# WORK INSTRUCTIONS
Please output only the lines that run from the line containing "How distant are" through the end of the material below, exactly.

# A run of records
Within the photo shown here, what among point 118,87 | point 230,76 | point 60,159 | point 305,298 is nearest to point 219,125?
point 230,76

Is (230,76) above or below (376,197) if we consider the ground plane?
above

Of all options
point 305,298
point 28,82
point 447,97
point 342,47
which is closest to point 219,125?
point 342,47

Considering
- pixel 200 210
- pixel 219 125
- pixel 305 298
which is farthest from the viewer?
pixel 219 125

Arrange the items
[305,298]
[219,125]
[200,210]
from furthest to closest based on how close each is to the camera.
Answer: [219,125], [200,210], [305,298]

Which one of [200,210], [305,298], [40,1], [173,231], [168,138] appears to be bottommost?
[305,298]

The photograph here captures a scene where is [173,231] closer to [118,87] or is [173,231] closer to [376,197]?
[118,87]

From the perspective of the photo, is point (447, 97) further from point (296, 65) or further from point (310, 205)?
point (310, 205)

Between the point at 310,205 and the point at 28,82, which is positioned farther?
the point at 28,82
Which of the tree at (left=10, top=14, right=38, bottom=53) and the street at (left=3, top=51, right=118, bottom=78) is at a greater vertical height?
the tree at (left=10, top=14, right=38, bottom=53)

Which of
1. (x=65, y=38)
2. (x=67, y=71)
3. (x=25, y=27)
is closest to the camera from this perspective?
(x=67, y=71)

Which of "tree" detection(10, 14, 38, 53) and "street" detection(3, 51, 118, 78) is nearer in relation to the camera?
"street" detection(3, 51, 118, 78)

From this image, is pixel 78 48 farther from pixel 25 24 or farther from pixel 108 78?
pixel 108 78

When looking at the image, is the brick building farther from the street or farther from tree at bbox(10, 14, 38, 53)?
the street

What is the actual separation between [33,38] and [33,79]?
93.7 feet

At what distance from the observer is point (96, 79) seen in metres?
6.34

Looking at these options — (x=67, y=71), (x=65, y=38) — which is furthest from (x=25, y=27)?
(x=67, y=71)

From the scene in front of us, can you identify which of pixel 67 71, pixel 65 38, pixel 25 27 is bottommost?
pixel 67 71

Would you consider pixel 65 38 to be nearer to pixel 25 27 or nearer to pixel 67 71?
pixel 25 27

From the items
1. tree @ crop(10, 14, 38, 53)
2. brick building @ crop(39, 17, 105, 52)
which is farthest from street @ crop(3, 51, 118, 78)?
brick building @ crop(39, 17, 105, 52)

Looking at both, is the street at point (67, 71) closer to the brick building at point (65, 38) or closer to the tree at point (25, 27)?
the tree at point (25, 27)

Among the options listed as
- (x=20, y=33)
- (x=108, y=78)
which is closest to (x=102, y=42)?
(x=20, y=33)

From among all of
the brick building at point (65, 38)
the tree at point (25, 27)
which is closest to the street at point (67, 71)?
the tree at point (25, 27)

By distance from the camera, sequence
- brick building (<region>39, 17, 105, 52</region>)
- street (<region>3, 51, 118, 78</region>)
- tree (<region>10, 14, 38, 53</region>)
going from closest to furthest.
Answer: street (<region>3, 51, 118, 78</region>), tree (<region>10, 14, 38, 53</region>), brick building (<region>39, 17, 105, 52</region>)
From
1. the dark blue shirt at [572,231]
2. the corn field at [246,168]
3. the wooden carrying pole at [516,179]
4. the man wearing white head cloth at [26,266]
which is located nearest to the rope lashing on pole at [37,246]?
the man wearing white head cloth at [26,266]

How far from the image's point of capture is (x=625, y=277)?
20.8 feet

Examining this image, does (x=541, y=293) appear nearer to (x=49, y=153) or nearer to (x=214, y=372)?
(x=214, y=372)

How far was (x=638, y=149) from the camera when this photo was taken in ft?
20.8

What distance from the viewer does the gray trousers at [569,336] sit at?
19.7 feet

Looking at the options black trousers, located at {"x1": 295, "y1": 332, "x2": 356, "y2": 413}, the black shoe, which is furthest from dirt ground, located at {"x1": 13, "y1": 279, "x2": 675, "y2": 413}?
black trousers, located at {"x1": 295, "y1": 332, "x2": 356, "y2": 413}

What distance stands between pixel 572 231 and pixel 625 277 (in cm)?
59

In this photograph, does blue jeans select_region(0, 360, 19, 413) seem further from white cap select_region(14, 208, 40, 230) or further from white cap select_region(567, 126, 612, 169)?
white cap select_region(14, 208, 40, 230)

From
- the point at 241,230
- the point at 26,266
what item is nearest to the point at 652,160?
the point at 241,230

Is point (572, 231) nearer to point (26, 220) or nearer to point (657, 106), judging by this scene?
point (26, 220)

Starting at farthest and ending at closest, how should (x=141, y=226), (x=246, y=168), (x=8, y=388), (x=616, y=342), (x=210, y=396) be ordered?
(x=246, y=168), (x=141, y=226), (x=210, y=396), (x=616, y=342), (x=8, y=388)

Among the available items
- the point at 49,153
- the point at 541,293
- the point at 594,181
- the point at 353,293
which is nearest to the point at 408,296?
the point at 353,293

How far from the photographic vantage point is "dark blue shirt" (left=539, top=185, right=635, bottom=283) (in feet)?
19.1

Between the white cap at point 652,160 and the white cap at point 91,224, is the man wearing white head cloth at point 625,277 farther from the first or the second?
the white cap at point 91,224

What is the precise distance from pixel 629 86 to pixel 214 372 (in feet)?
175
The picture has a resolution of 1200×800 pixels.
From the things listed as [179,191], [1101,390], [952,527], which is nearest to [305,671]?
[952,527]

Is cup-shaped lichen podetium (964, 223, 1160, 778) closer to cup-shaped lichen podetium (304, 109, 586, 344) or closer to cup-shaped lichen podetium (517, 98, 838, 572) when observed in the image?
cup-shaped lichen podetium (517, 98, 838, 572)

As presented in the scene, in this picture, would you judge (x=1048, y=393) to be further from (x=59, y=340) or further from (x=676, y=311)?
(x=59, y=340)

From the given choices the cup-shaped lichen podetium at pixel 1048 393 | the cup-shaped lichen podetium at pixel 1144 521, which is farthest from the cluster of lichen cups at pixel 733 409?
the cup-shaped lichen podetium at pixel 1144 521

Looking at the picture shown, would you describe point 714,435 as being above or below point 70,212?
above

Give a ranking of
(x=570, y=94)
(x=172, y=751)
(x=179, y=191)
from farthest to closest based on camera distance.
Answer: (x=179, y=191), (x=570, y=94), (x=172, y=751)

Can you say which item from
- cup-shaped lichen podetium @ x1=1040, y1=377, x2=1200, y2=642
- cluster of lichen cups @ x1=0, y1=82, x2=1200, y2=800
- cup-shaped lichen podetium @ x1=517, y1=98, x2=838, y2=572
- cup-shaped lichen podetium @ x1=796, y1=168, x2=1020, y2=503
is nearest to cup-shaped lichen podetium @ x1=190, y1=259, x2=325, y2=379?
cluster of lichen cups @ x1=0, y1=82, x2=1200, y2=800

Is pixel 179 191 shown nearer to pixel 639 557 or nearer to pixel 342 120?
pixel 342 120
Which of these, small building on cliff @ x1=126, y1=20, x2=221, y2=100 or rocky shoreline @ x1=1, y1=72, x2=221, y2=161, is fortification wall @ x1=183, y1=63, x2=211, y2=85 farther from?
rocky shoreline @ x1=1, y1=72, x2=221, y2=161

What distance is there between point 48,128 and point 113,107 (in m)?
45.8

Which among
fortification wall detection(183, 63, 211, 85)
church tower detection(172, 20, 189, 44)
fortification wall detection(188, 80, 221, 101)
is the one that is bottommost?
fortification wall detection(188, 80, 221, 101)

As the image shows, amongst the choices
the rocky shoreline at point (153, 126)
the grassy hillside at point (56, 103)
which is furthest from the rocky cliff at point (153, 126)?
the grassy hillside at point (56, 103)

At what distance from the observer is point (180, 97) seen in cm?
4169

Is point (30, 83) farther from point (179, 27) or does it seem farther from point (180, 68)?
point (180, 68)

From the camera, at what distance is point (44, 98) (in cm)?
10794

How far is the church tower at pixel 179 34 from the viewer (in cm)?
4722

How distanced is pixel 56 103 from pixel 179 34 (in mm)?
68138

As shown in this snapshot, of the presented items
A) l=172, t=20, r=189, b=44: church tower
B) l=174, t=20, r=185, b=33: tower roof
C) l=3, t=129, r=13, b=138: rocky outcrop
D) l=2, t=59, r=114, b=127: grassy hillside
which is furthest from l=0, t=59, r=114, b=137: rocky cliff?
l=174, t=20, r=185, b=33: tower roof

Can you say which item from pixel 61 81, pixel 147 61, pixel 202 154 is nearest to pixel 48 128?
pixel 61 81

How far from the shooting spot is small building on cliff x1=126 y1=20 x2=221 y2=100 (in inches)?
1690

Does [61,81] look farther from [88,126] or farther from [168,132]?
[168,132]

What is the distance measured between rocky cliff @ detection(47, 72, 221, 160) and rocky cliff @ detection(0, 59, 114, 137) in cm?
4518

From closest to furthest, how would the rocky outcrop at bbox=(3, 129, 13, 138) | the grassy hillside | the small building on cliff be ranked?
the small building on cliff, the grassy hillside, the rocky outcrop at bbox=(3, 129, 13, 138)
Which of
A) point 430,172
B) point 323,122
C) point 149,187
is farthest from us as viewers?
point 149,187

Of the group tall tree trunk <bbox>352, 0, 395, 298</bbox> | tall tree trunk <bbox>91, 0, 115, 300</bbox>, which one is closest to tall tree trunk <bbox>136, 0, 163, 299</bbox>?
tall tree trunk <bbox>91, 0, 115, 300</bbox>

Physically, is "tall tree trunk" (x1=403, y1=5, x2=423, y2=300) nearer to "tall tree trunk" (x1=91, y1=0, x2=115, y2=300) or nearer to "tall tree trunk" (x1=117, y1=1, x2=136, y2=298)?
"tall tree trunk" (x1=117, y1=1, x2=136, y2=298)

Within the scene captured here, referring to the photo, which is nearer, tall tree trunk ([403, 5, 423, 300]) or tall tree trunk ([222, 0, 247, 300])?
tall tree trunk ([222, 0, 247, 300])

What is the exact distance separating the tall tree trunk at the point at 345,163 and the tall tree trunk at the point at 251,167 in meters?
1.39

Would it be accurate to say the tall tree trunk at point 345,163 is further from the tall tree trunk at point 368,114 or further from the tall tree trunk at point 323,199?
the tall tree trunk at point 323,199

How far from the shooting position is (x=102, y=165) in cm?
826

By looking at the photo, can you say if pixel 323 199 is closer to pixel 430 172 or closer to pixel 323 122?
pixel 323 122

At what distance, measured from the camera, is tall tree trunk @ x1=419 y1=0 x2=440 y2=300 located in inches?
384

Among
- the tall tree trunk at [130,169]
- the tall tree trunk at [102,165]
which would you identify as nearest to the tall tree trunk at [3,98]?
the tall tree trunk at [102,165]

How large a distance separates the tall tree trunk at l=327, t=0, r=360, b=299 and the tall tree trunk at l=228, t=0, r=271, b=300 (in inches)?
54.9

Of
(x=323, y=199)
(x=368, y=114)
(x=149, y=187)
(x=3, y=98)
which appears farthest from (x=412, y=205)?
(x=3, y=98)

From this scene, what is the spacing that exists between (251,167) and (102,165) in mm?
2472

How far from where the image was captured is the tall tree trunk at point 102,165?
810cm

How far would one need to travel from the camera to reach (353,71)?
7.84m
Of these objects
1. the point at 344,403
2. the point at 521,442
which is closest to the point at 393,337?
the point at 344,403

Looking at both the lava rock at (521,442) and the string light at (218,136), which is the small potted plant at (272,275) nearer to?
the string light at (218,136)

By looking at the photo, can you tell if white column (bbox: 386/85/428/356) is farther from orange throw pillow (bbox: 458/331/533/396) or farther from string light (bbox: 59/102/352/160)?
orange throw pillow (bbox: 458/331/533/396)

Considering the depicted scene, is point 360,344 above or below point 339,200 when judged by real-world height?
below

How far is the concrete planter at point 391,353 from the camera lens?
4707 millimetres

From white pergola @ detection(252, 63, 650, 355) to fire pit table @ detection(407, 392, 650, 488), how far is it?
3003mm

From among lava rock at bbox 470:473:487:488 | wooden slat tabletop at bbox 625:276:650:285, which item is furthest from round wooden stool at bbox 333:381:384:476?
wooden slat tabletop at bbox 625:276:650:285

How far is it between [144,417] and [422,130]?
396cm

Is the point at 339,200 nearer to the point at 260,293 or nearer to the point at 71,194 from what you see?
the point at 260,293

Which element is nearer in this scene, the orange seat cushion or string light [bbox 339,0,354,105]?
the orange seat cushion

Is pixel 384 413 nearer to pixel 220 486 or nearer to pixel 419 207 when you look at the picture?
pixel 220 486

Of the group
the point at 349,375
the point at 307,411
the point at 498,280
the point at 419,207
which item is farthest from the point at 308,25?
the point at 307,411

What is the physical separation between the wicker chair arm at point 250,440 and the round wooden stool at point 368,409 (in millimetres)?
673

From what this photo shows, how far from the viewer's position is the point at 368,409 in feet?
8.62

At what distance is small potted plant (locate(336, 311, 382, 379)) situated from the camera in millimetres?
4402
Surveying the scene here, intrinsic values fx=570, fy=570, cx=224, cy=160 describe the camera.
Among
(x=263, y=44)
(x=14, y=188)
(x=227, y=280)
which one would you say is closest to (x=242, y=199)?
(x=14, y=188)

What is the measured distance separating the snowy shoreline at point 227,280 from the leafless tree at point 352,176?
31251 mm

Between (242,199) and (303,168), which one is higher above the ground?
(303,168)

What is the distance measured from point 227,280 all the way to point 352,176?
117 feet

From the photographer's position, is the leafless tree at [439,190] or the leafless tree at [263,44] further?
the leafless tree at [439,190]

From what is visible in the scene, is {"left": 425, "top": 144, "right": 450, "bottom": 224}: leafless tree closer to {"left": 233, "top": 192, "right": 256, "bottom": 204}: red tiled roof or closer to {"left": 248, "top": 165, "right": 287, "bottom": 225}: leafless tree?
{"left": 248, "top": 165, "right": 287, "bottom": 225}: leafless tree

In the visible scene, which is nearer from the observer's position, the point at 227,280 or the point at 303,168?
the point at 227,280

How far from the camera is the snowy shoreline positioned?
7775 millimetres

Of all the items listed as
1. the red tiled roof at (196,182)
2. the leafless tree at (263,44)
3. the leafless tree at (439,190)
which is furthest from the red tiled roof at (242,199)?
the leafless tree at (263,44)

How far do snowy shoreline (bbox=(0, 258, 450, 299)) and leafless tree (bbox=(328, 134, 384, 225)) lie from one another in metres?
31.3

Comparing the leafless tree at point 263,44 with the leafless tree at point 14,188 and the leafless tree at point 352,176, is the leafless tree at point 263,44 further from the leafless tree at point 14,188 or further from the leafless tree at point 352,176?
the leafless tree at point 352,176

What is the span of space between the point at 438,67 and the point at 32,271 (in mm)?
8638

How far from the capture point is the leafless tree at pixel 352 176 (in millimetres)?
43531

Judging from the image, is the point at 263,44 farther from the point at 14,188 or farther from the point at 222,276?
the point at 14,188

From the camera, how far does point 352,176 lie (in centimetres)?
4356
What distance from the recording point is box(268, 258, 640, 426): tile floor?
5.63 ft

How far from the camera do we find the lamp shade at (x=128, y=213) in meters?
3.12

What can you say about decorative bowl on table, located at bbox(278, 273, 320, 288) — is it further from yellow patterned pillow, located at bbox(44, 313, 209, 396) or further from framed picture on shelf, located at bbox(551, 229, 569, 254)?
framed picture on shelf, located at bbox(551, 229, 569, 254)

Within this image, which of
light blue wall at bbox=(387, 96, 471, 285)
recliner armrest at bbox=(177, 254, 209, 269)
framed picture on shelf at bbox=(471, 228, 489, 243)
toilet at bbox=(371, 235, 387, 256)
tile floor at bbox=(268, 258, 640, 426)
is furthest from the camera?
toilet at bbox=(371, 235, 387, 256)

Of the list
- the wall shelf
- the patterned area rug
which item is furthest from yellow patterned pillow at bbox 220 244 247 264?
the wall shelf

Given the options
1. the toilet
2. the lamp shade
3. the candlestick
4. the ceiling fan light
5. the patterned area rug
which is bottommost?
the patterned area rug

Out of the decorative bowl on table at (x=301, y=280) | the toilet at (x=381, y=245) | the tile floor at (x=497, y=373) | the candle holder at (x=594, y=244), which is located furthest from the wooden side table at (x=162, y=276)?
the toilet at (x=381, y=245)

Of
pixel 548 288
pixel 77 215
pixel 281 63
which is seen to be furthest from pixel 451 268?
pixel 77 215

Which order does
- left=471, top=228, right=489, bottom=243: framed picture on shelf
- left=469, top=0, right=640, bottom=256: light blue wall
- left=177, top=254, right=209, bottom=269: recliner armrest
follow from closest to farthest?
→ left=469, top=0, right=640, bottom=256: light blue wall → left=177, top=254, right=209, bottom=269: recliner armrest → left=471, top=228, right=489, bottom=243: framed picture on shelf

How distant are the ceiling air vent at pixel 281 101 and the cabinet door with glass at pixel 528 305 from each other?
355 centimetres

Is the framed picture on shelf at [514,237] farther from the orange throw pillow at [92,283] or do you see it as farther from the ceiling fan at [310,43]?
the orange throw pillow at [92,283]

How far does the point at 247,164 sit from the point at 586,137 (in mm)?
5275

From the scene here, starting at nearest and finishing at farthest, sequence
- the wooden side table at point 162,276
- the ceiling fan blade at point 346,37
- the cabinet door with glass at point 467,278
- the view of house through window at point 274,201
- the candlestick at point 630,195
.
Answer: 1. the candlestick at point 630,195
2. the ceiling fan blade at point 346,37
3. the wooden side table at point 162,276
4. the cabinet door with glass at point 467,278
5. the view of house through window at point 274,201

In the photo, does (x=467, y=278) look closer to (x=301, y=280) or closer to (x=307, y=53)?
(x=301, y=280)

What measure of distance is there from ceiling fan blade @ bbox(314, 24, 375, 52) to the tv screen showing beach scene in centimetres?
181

# SOLUTION BELOW
How distant are the ceiling air vent at pixel 281 101 and the cabinet door with glass at pixel 528 305 from each other?
355 centimetres

Is the framed picture on shelf at [514,237] farther from the orange throw pillow at [92,283] or do you see it as farther from the ceiling fan at [310,43]?
the orange throw pillow at [92,283]

How far does the point at 247,164 sit from the point at 586,137 (in mm)?
5275

From the scene here, starting at nearest and finishing at farthest, sequence
- the wooden side table at point 162,276
- the ceiling fan blade at point 346,37
- the cabinet door with glass at point 467,278
- the view of house through window at point 274,201
- the candlestick at point 630,195
.
Answer: 1. the candlestick at point 630,195
2. the ceiling fan blade at point 346,37
3. the wooden side table at point 162,276
4. the cabinet door with glass at point 467,278
5. the view of house through window at point 274,201

In the photo, does (x=467, y=278) look closer to (x=301, y=280) or closer to (x=307, y=53)?
(x=301, y=280)

What measure of distance is there from ceiling fan blade @ bbox(314, 24, 375, 52) to the tv screen showing beach scene in centimetres?
181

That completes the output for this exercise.